_Job_
Rewrite the material below as a numbered list, one item per line, with blank lines and pictures left out.

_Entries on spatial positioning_
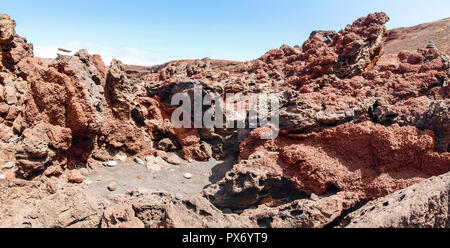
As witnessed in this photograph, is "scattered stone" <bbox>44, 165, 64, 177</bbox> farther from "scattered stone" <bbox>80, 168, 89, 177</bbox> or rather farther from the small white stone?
the small white stone

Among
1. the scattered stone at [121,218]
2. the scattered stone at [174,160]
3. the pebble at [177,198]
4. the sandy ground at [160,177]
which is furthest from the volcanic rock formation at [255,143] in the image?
the pebble at [177,198]

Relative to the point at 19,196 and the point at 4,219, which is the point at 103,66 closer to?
the point at 19,196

_The result_
1. As witnessed in this photograph, is "scattered stone" <bbox>44, 165, 64, 177</bbox> farther from "scattered stone" <bbox>80, 168, 89, 177</bbox> or rather farther from the small white stone?
2. the small white stone
3. Among
4. 1. the scattered stone at [121,218]
5. 2. the scattered stone at [174,160]
6. 3. the pebble at [177,198]
7. 4. the sandy ground at [160,177]
8. which is furthest from the volcanic rock formation at [255,143] in the image?
9. the pebble at [177,198]
10. Relative to the point at 19,196 and the point at 4,219, which is the point at 103,66 closer to?
11. the point at 19,196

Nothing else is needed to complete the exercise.